* **CONSEGNA**: Riscrivi le righe del materiale che vanno da quella contenente "How far from the capture" fino alla fine del materiale, sostituendo "separation" con "distance" e lasciando tutto il resto invariato.

* **MATERIALE**:
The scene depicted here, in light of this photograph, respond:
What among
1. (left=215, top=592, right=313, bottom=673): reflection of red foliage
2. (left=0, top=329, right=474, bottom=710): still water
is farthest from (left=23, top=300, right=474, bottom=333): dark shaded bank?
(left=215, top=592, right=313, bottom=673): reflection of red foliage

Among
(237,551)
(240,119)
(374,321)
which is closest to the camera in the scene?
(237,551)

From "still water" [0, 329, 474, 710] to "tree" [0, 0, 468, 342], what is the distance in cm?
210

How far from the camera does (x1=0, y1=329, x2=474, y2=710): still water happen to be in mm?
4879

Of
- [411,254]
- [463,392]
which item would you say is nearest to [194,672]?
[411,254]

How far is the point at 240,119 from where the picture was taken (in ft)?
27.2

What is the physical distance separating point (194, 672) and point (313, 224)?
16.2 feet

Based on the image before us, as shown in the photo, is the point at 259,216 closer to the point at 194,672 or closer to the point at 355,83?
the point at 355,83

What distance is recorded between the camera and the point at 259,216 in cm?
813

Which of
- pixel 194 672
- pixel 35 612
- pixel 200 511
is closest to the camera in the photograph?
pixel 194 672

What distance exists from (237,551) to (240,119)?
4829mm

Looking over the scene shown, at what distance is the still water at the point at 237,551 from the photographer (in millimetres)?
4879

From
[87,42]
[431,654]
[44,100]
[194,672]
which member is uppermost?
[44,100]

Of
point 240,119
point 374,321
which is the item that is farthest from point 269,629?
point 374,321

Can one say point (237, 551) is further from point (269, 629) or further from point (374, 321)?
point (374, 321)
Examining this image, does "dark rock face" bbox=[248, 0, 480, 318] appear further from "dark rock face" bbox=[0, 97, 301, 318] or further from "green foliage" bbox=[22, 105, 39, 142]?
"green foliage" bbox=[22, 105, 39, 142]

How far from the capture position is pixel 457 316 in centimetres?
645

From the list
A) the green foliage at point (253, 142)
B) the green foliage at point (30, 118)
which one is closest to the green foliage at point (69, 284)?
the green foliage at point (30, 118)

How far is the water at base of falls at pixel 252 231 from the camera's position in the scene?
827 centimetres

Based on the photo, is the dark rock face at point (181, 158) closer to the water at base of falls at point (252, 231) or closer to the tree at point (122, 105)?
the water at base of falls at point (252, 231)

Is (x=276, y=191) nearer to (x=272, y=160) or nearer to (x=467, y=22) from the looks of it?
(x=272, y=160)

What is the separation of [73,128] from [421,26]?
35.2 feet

* **RISPOSTA**:
How far from the capture position is pixel 457 316 in centimetres?
645

From the list
A) the green foliage at point (253, 142)
B) the green foliage at point (30, 118)
which one is closest to the green foliage at point (69, 284)?
the green foliage at point (30, 118)

How far is the water at base of falls at pixel 252 231 from the camera's position in the scene?
827 centimetres

Based on the photo, is the dark rock face at point (181, 158) closer to the water at base of falls at point (252, 231) or closer to the tree at point (122, 105)?
the water at base of falls at point (252, 231)

Is (x=276, y=191) nearer to (x=272, y=160) or nearer to (x=467, y=22) from the looks of it?
(x=272, y=160)

What is the distance of [73,128] from [421,26]?
35.2 feet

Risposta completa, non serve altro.